To ensure that all the presents make it under the Christmas tree in time, the Christ Child has to visit 68 children in Switzerland every second. (archive picture)

To ensure that all the presents make it under the Christmas tree in time, the Christ Child has to visit 68 children in Switzerland every second. (archive picture)

Keystone

Santa Claus under stress: In order to visit all the children in Switzerland on Christmas Eve, the Christ Child has to make it to 68 children every second.

According to data from the Federal Statistical Office, 976,103 children up to the age of ten live in Switzerland. As we all know, many are waiting for the big moment on December 24: bells ring, doors open, presents are there.

Fortunately, not all families handle the time of gift delivery in the same way – but the Christ Child will probably have to manage to deliver the countless presents in a time window of around four hours.

According to calculations by Keystone-SDA, he would have to deliver presents to 68 children every second. So it’s no wonder that no one has ever really seen it – anyone traveling that fast can’t possibly pose for photos. But how fast does the Christ Child really have to be?

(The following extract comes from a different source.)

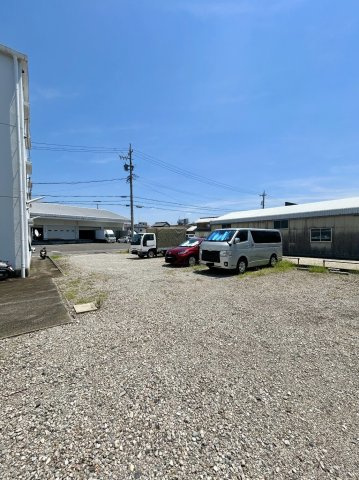 パークサイドグリーンの駐車場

Traveling at supersonic speed

To find out, we would need to know how many kilometers the Christ Child travels. In reality, the Christ Child probably flies directly from house to house. But since we don’t know exactly how many children live where, an approximation helps: the Swiss road network with its 85,151 kilometers. It densely covers the country, connects practically every inhabited area and is therefore a realistic indicator of the distances that the Christ Child would have to cover if he wanted to get from door to door.

If this distance is reduced to the available time window of four hours, the result is a travel speed of around 21,290 kilometers per hour. The Christ Child is therefore traveling around 23 times faster than a modern passenger plane above the clouds and almost 17 times faster than sound.